忘れられる場所
あなたの声は、いつも聞こえていました。
けれど…、
意思を持たない私には、その言葉の意味を理解することはありません。
眠りつづける私には、あなたの姿を目にすることもありません。
今はまだ、目覚めの時ではないのだから…。

とある森の奥深く、誰人たりとも訪れることがない場所に建物があった。
窓一つ見当たらない建物は白い壁に統一されていて無機質な外観を漂わせている。一見すると何の建物なのか見当もつかないのだが、ここに訪れる者はごく僅かに限られているために分かりやすくする必要は無かった。
建物の中に入ると、彩り様々な容器と稼働音を鳴らす怪しげな機器がずらりと立ち並んでいた。透明なガラスケースで施された容器には光を発する液体が入っているようで、事あるごとにそれらは色を変えて発光していた。
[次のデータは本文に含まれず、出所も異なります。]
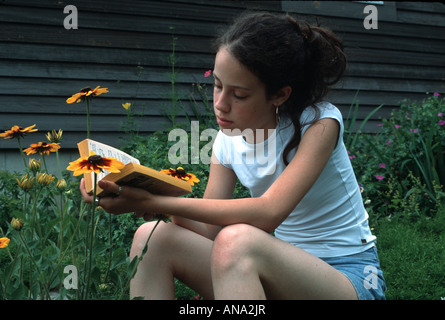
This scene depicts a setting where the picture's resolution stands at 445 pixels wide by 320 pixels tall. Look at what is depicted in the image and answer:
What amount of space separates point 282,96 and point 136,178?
21.7 inches

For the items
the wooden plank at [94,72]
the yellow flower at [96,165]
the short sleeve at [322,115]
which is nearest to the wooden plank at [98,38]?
the wooden plank at [94,72]

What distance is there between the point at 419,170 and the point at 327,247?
236 cm

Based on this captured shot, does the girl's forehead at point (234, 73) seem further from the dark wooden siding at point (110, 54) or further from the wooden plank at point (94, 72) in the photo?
the wooden plank at point (94, 72)

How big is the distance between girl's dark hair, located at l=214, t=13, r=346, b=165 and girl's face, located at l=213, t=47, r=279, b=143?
0.02m

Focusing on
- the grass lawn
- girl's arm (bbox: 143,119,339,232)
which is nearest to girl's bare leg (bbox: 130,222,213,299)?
girl's arm (bbox: 143,119,339,232)

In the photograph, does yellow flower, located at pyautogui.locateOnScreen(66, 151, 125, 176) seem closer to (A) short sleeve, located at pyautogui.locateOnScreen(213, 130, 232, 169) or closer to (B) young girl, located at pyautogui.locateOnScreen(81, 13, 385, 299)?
(B) young girl, located at pyautogui.locateOnScreen(81, 13, 385, 299)

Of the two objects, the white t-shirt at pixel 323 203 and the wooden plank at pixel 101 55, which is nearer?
the white t-shirt at pixel 323 203

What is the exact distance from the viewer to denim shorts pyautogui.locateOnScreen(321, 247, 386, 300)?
1.35 meters

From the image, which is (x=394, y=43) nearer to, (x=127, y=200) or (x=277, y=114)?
(x=277, y=114)

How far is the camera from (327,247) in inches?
57.6

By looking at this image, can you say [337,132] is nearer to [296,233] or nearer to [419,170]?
[296,233]

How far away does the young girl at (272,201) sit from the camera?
122 centimetres

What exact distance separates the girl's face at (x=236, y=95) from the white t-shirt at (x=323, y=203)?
0.44 feet

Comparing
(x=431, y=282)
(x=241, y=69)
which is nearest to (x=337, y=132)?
(x=241, y=69)
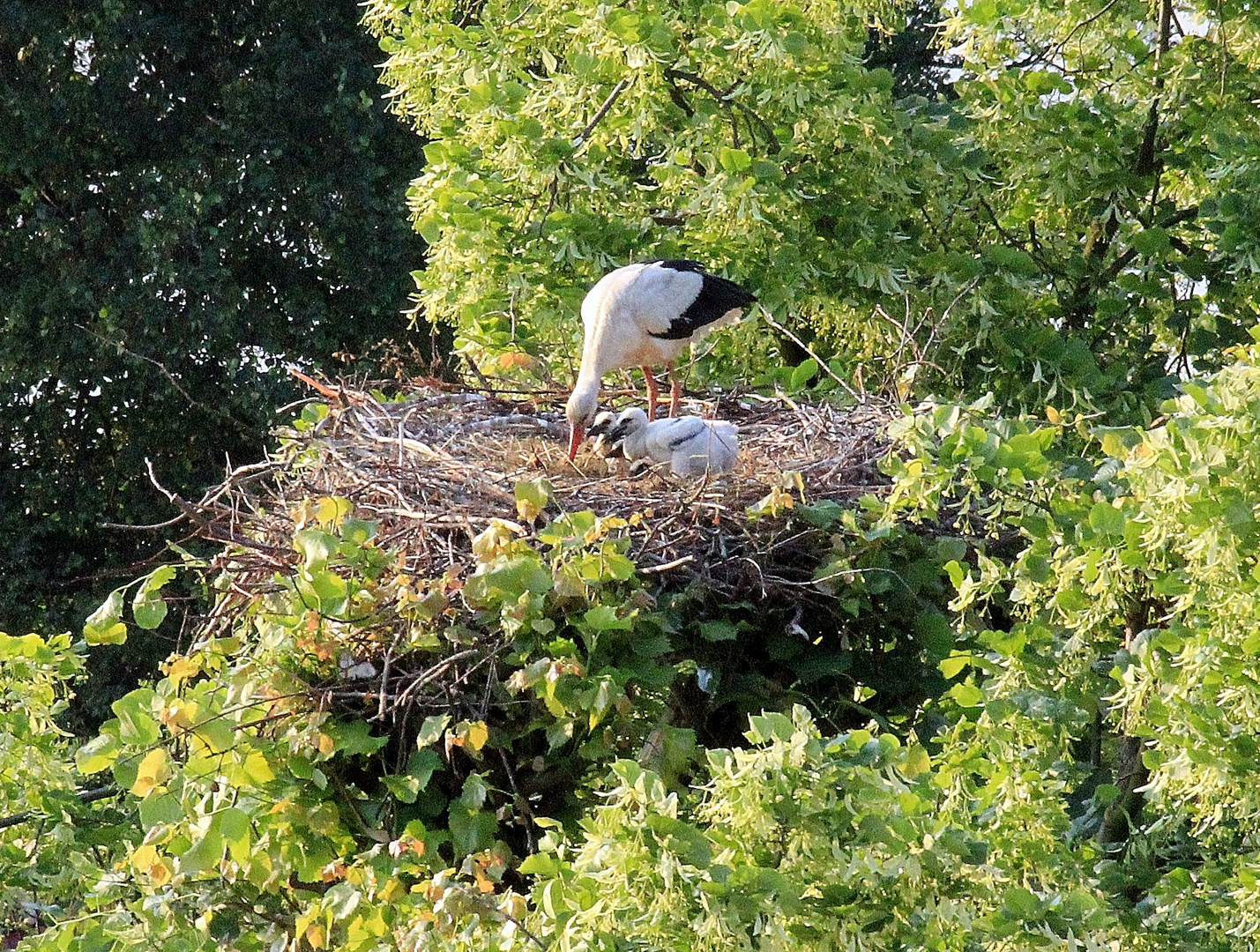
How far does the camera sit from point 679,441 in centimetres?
602

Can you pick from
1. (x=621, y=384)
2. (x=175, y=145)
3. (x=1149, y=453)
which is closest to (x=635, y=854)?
(x=1149, y=453)

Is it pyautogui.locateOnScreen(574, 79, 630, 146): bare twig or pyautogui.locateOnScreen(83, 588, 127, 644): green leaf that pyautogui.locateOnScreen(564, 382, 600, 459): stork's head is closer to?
pyautogui.locateOnScreen(574, 79, 630, 146): bare twig

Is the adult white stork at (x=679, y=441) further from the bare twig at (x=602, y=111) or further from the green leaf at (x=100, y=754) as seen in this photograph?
the green leaf at (x=100, y=754)

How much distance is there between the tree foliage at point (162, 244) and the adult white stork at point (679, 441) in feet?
26.1

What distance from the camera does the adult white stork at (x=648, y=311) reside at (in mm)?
6621

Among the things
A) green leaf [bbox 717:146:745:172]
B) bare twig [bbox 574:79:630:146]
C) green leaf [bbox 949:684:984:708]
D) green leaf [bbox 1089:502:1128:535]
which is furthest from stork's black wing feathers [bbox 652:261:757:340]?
green leaf [bbox 1089:502:1128:535]

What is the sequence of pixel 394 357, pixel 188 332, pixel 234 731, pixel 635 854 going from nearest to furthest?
pixel 635 854 < pixel 234 731 < pixel 394 357 < pixel 188 332

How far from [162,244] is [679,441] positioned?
868 cm

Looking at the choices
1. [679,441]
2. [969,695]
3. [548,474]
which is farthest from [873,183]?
[969,695]

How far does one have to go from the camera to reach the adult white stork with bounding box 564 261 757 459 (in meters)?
6.62

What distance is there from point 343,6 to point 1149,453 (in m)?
12.1

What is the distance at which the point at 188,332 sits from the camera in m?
13.9

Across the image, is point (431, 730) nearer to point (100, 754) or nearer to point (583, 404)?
point (100, 754)

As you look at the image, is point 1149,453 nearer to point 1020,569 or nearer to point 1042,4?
point 1020,569
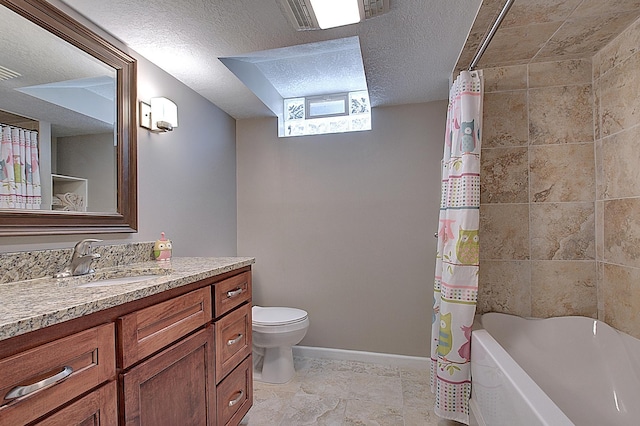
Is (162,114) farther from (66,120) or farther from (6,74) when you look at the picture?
(6,74)

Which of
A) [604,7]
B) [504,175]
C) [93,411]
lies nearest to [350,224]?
[504,175]

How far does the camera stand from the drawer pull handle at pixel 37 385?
0.66 metres

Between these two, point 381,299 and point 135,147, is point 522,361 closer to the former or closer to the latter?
point 381,299

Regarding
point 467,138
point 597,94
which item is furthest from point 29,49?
point 597,94

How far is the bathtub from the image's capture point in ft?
4.17

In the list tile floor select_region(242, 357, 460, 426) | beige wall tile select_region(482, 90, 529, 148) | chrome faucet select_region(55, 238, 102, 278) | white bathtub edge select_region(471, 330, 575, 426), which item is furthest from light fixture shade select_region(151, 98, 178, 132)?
white bathtub edge select_region(471, 330, 575, 426)

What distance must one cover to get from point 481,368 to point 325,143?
191cm

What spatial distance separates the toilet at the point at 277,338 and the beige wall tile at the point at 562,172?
177cm

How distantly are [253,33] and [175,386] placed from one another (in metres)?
1.65

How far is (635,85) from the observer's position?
156cm

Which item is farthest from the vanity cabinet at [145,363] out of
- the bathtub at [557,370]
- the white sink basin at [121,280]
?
the bathtub at [557,370]

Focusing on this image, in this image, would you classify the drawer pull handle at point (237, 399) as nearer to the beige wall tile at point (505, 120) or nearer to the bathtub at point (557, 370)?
the bathtub at point (557, 370)

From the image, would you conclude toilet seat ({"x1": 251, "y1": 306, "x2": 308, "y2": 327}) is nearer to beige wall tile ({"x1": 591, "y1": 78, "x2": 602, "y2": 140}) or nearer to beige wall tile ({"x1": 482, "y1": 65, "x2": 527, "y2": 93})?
beige wall tile ({"x1": 482, "y1": 65, "x2": 527, "y2": 93})

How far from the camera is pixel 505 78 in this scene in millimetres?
1984
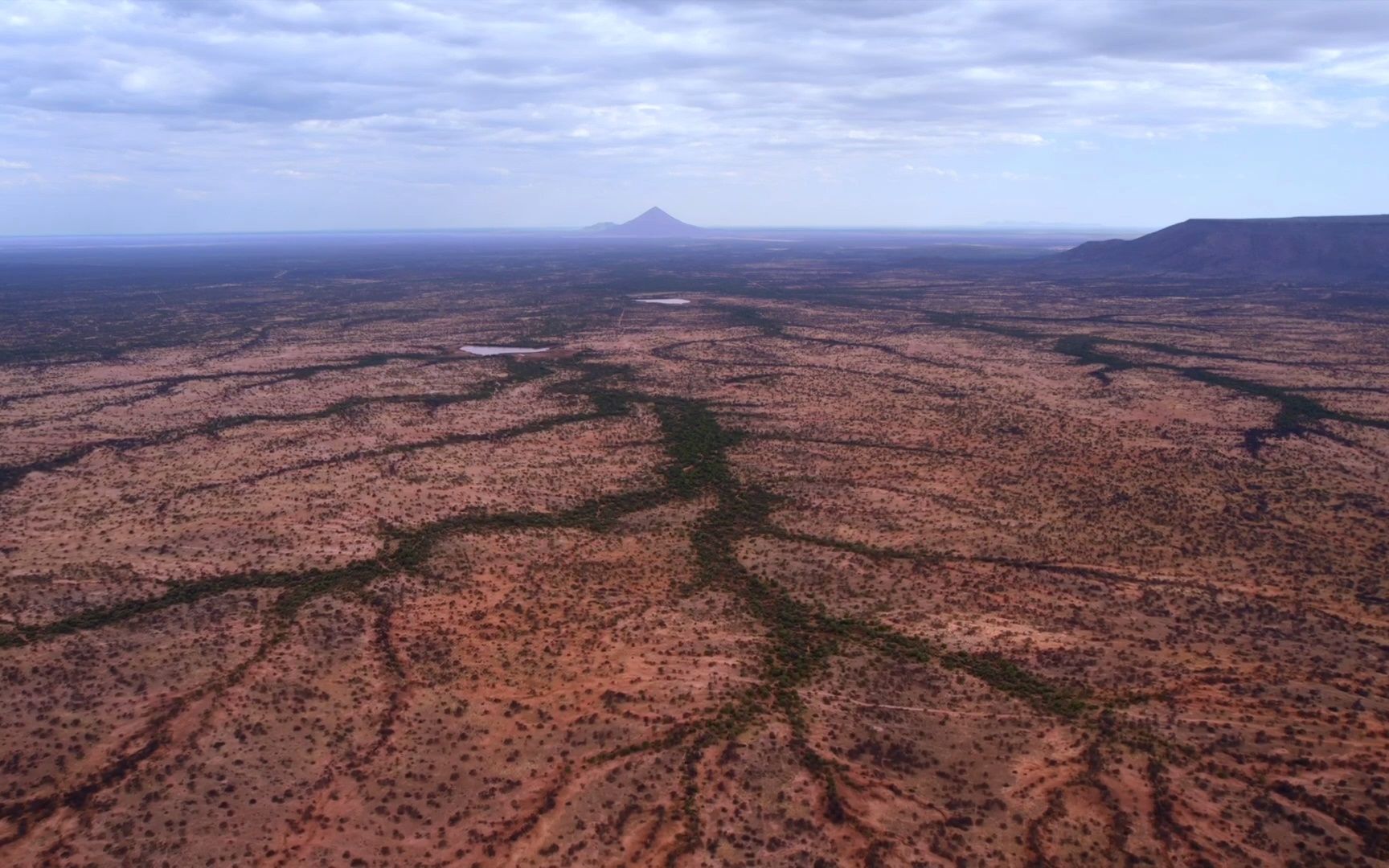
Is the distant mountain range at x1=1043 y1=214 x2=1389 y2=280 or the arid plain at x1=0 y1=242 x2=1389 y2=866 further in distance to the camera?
the distant mountain range at x1=1043 y1=214 x2=1389 y2=280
同じ大きさの容器が立ち並ぶ中、一番奥の中央には他よりも一回り大きい容器が異彩な光を放っていた。よく観察するとわかるのだが、すべての容器と機器はこの容器に直接繋がっているようだ。
核となる容器の前には青年が一人、片手に資料を抱えながら考え込んでいた。…いや、考え込んでいるというよりは、酷く悩んでいると言った方が正しいかもしれない。彼を悩ます原因は目の前にある容器にあった。詳しく言えばその中身だ。
容器の中にはいくつものコードが伸びていて「何か」に繋がれている。
「何か」はコポコポと気泡が昇る液体の中で、ゆらゆらと漂っていた。
それは、完成間近という ── 『兵器』だった。
兵器、といっても優れた機械等の類ではない。これは機械すら大きく上回る驚異的な産物だ。
容器の前で未だ頭を悩ます青年は、自分の国を統べる者から開発命令を受けてこの兵器を創り上げた。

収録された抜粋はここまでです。